Sandage: It’s multipronged. Overall, we want to try to help change the conversation in mental health care to broaden it beyond simply focusing on clusters of symptoms and diagnoses, and try to also understand people receiving mental health treatment, and the clinicians themselves, as whole people who have strengths, who aspire to a sense of well-being and wholeness in life. For clinicians and therapists, a portion of the project is designed to help fend off the rising rates of burnout. It’s become a major problem in the field, as there’s more demand for services than there are clinicians available. Our theory is also that if clinicians engage with some of these broader parts of life—like strengths, virtues, and well-being—as part of their work, it might ease the burnout we’re seeing.
The Brink: What makes this project different from work that might be happening elsewhere?

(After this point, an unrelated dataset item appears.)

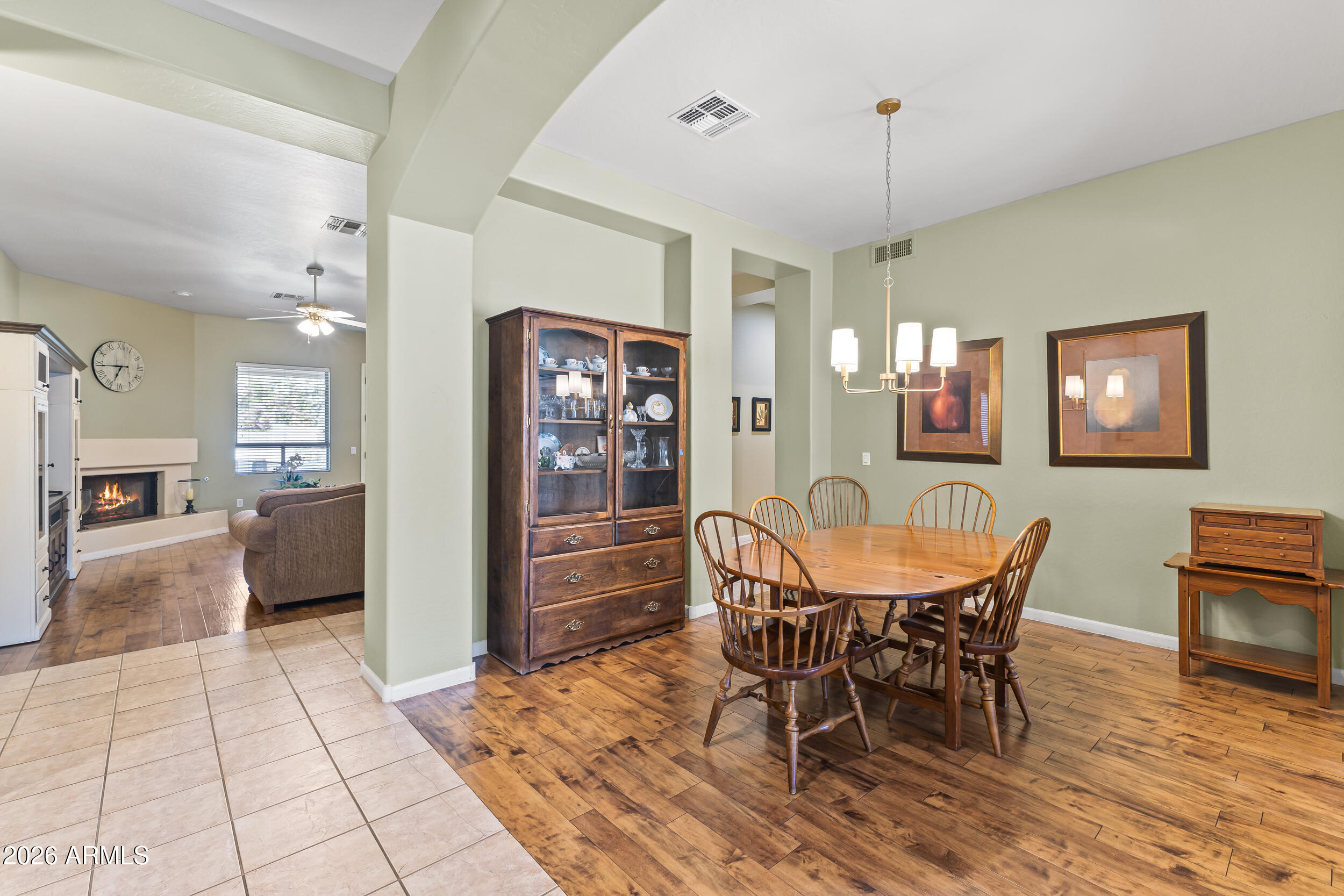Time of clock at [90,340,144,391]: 6:44
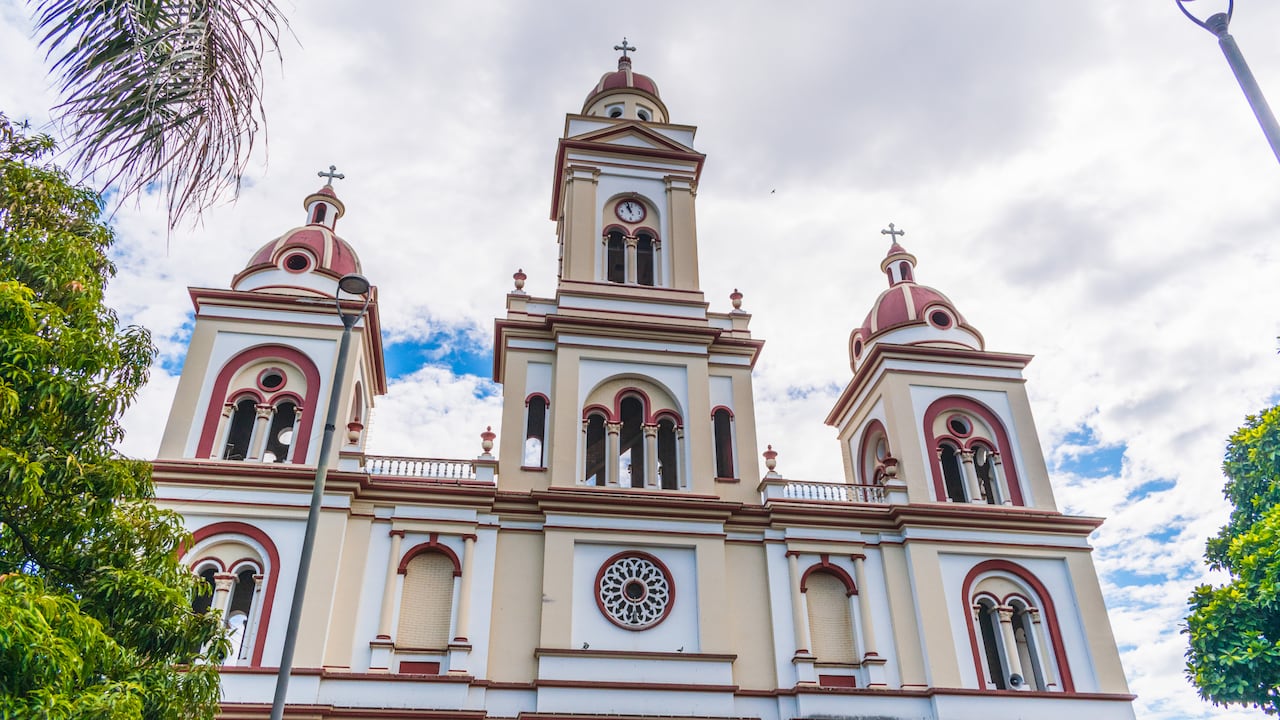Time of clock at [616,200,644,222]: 10:57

Sandage: I think there’s a couple of things. One, we have a lot of multicultural expertise on the project. The more you focus on strengths and well-being, the more you also have to tune into diversity and context. We’re aligning this project with some of the growing work on cultural humility and the multicultural orientation to treatment approaches.
We’ve also got a lot of folks on the team who have training in other disciplines. We’re trying to take a really rich, textured look—bridging connections to other fields like philosophy, theology, and sociology, and trying to draw on their expertise to enrich the ways that we think about the dynamics around relational virtues and flourishing. It’s good for the mental health field to be open to input from other disciplines as well. This interdisciplinary work is a real strength and value of being at Boston University.
The Brink: Can you talk to me a little bit about the past work you’ve done for the Danielsen Institute?
Sandage: We work with other great clinical research labs, and are really trying to understand some of the factors that account for ways relational virtues, spirituality, and cultural factors can positively impact healing and growth. This project builds on past findings that show how the ability to draw on personal strengths to regulate emotions is crucial to these clinical outcomes. We’ve got data to support that, and we’re going to try to develop more of that.
One of the other valuable things that we’ve been able to do in the past is that we’ve brought together diverse clinical researchers across different theoretical orientations, which doesn’t always happen in the mental health field; it can sometimes be polarizing, where psychodynamic clinicians don’t talk to cognitive behavioral clinicians, and vice versa. And so, over the last couple of projects like this, we’ve been really excited about bringing together different researchers.
The Brink: What are the next steps for this project?
Sandage: We’re going to be doing a request for proposals for projects in this area. Most of the grant is for the defined site projects we’re working on together. But we’re also going to put out a call for proposals this next year that’s going to give a lot of graduate students or early career people a chance to apply to get involved in this line of work.
This interview was edited for length and clarity.